A team with a shared understanding of business goals and vocabulary for considering usability and brand image in relation to completeness and prioritizing them appropriately is best suited to building the *right* product, instead of merely the most *feature-complete* product. I hope that by putting these ideas into practice, my future teams will be better-equipped to make the right trade-offs for users and better achieve business goals.
 

Conversation
  • Jeff Sussna says:

    Nice post. You might want to take a look at the Design Thinking triad of feasibility-viabiity-desirability.

    • Drew Colthorp Drew Colthorp says:

      Hi Jeff,

      I actually dealt with that triad in an earlier revision to the post. Perhaps removing it was a mistake. :-)

      The design thinking triad is complementary to this approach, in my mind. In fact, it’s assumed. In design thinking, we’re still trying to create a design at the intersection of feasibility, desirability, and viability.

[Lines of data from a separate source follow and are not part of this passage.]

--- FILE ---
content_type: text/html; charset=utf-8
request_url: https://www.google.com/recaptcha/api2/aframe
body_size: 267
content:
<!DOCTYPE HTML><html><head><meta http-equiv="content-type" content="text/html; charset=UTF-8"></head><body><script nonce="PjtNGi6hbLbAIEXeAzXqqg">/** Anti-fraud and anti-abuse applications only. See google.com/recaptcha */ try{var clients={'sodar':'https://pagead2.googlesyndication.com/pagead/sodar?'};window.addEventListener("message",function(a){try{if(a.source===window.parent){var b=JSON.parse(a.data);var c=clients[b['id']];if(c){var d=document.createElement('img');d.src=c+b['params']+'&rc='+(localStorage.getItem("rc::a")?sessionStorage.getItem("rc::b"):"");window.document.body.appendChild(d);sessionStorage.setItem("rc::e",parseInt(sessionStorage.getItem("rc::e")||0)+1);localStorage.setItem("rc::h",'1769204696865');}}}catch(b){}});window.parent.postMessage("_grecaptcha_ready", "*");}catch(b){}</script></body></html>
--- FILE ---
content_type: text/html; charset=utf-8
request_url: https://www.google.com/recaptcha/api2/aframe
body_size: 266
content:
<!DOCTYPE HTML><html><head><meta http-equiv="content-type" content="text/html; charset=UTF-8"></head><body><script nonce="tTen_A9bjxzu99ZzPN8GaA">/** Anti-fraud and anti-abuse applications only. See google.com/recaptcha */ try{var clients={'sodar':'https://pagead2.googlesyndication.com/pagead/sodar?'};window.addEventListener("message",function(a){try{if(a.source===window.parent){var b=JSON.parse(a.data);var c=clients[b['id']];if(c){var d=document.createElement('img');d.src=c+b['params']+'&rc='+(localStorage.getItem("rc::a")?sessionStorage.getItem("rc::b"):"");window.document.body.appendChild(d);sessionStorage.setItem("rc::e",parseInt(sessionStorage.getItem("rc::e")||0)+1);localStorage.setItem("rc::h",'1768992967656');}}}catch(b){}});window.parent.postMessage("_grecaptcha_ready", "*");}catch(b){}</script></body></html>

      The challenge that comes up in a months- or years-long project is continuing to stay in that intersection. When implementation is dominated by engineers and focused on building out necessary features, desirability can get short shrift. My goal here is to focus on well-defined concepts that can be discussed in a shared language to help teams make better decisions about when to add features and when to focus on the less tangible, more subjective aspects of the experience.

      Drew

      • Jeff Sussna says:

        I certainly like your connection between software and branding. It’s my opinion (and that of others with more expertise than me) that separation between brand, product, and operations is dissolving. See my post Brand Quality = Ops Quality” for my thoughts on this topic.

      • Jeff Sussna says:

        In general I’m very interested in the intersection between Agile, DevOps, and Service Design Thinking. As everything comes to have a digital component, and as digital components get delivered via service (aka cloud), it all becomes part of brand management IMHO.